Recargado
Iluminada por los fuegos de artificio, especialidad de la casa lunghista, la ciudad recibió 2010 y dejó atrás un año en el que la puja entre el Gobierno y los municipales se transformó en noticia omnipresente.
La demanda salarial de los trabajadores utilizó a la inflación como caballito de batalla y al sueldo de los funcionarios políticos como filosa espada. Así se sucedieron las asambleas, marchas y medidas de fuerza, frente a la recurrente negativa oficial.
Pero aún con la lucha en tránsito, la cúpula gremial comprobó cómo se bifurcaban los senderos de su tropa. Roberto Martínez Lastra volvió a sentir en carne propia un internismo que conoce desde hace años, siempre amenazante pero nunca llevado a fondo.

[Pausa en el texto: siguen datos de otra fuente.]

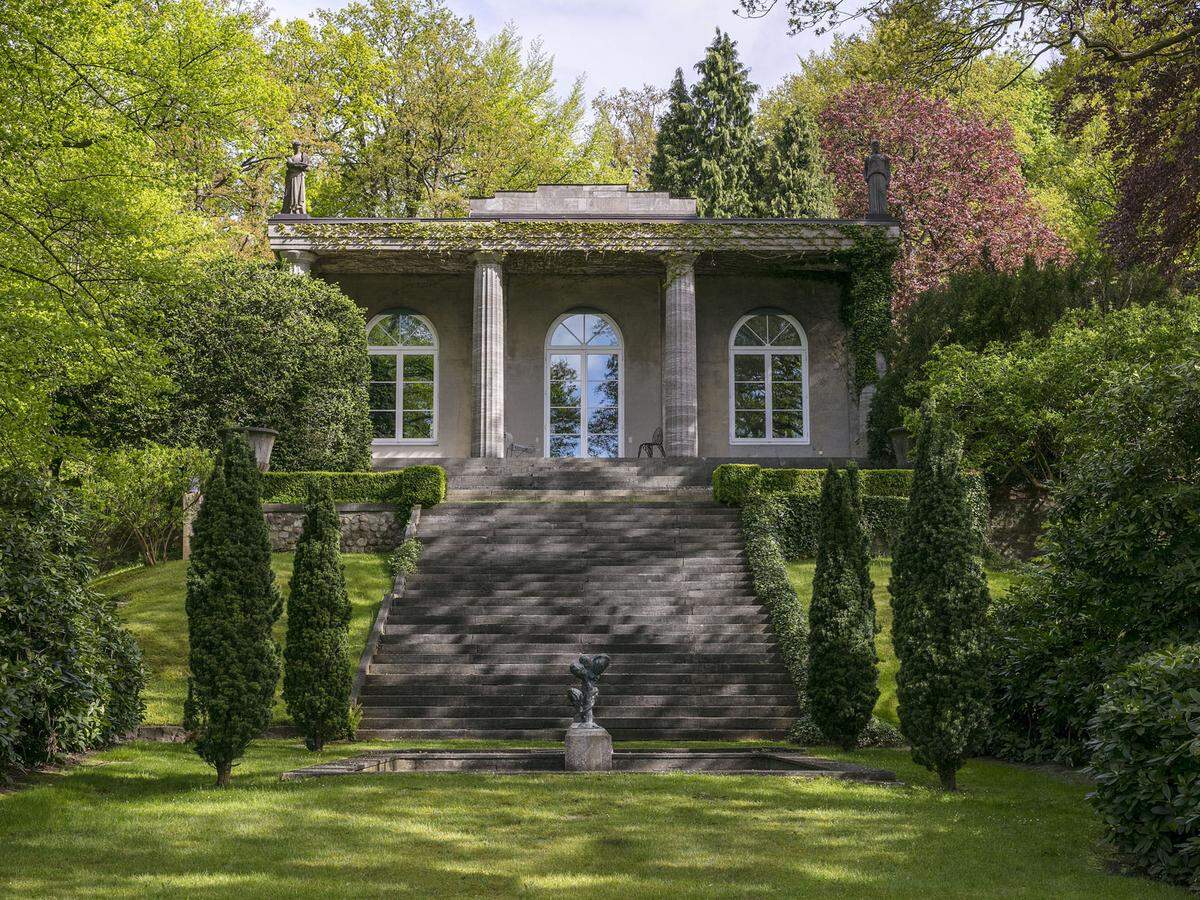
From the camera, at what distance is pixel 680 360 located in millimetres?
25812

Quizá por eso, esta vez, decidió cortar por lo sano, redoblar la apuesta y desafiar a los fantasmas. Visceral como nunca, anunció el adelantamiento de las elecciones y prometió una victoria abrumadora en las urnas.
El 29 de diciembre de 2009 iba a ser el Día D para la actual conducción, y especialmente para el verborrágico barbado, con 11 años al frente del sindicato.
Más del 60 por ciento de los votos de los afiliados le dieron el espaldarazo que esperaba, como para acallar voces y calmar aguas.